For scenarios where the high-level APIs are not sufficient, you can compose passes
manually. The following example applies a sequence-length change (using the
underlying [`IOShapeRewriter`](https://docs.qualcomm.com/doc/80-87189-2/topic/qairt-optimizer-passes-classes.html#qairt.optimizer.onnx.passes.io_shape_rewriter.IOShapeRewriter)
pass directly), then applies [`ParallelizeSerialOpsRewriter`](https://docs.qualcomm.com/doc/80-87189-2/topic/qairt-optimizer-passes-classes.html#qairt.optimizer.onnx.passes.simplification.ParallelizeSerialOpsRewriter)
to restructure serial associative ops into balanced trees, and finally demonstrates
an experimental [`LinearToConvPass`](https://docs.qualcomm.com/doc/80-87189-2/topic/qairt-optimizer-passes-classes.html#qairt.optimizer.onnx.passes.experimental.LinearToConvPass).

Warning

[`LinearToConvPass`](https://docs.qualcomm.com/doc/80-87189-2/topic/qairt-optimizer-passes-classes.html#qairt.optimizer.onnx.passes.experimental.LinearToConvPass)
is an experimental pass and is not guaranteed to be stable or general.
Validate its outputs thoroughly before use in a production workflow.

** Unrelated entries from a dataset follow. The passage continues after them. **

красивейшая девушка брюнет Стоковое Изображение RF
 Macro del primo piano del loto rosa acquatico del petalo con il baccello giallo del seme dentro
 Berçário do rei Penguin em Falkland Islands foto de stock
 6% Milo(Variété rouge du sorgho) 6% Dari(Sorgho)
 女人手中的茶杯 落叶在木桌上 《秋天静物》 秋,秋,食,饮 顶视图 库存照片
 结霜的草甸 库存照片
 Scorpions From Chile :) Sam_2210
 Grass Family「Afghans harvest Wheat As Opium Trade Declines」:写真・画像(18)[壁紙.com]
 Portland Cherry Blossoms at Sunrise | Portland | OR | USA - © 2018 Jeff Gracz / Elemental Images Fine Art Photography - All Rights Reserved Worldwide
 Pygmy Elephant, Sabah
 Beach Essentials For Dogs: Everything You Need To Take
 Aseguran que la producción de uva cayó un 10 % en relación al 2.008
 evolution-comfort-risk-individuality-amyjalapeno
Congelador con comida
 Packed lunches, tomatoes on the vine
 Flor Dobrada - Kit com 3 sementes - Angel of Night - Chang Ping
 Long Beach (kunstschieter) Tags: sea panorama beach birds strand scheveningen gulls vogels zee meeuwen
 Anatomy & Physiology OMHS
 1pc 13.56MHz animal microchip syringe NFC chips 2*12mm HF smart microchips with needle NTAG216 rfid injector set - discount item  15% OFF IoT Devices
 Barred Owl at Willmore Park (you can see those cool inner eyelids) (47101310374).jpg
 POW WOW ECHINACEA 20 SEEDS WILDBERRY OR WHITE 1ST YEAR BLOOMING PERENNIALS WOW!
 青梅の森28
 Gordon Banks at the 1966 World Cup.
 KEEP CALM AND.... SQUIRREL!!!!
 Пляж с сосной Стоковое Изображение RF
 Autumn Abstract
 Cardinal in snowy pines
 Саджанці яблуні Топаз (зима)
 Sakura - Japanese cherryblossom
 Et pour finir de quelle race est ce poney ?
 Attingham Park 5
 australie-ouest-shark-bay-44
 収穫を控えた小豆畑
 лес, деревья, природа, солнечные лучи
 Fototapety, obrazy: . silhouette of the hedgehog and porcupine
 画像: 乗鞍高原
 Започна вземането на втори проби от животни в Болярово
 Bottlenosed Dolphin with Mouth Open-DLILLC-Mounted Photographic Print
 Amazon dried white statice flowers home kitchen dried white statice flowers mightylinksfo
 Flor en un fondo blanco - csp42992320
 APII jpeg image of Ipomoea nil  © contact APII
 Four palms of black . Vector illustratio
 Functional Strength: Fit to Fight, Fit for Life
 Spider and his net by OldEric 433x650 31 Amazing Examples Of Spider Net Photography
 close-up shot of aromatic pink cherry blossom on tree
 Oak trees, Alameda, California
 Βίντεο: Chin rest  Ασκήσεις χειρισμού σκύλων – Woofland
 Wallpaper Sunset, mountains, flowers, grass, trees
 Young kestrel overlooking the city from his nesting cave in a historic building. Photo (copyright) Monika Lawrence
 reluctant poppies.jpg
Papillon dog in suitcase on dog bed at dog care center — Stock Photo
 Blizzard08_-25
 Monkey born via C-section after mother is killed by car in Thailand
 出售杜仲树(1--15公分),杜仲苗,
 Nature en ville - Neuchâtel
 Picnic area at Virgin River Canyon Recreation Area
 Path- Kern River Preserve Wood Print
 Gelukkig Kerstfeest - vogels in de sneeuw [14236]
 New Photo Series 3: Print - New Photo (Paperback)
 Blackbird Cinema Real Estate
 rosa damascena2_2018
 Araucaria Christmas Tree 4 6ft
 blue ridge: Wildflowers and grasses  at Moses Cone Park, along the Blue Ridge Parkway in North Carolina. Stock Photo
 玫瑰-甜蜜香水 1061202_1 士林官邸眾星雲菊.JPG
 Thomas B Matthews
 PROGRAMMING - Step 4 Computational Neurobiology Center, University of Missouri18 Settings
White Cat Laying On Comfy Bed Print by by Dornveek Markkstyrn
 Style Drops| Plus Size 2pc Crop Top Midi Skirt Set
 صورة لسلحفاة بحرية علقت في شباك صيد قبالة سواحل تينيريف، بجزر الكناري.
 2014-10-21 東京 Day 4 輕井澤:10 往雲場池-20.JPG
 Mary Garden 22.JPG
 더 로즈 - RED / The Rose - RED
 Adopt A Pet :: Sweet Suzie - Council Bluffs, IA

from qairt.optimizer.onnx import GraphContext, change_seq_and_context_length
    from qairt.optimizer.onnx.passes import ShapeInference
    from qairt.optimizer.onnx.passes.simplification import (
        ParallelizeSerialOpsRewriter,
    )
    from qairt.optimizer.onnx.passes.experimental import (
        CanonizeGemmPass,
        LinearToConvPass,
    )
    from qairt.optimizer.onnx.passes import LayoutOptRewriter
    from qairt.optimizer.onnx.passes.cleaning import DeadCodeRemovalRewriter
    
    # Step 1: Load model.
    ctx = GraphContext.from_files(
        model_path="llm_model.onnx",
        encodings_path="llm_model.encodings",
    )
    
    # Step 2: Modify sequence / context length using the high-level API.
    change_seq_and_context_length(ctx, new_seq_length=128, new_context_length=2048)
    
    # Step 3: Parallelize long chains of serial associative ops (Add, Mul, etc.).
    # The default config targets chains of 3+ serial nodes.
    config = ParallelizeSerialOpsRewriter.Config(
        op_types=("Add", "Mul"),   # restrict to these op types
        op_num_threshold=4,        # only rewrite chains of 4+ nodes
    )
    rewritten = ParallelizeSerialOpsRewriter(config).apply(ctx)
    print(f"Parallelized {rewritten} serial op chain(s).")
    
    # Step 4 (Experimental): Convert MatMul/Gemm to Conv1x1.
    #   NOTE: This is experimental — validate outputs before production use.
    Copy to clipboard

Warning

[`CanonizeGemmPass`](https://docs.qualcomm.com/doc/80-87189-2/topic/qairt-optimizer-passes-classes.html#qairt.optimizer.onnx.passes.experimental.CanonizeGemmPass) must be
called before [`LinearToConvPass`](https://docs.qualcomm.com/doc/80-87189-2/topic/qairt-optimizer-passes-classes.html#qairt.optimizer.onnx.passes.experimental.LinearToConvPass)
if the model contains `Gemm` ops.  Omitting this step causes `LinearToConvPass`
to silently skip all `Gemm` nodes, producing an incomplete transformation.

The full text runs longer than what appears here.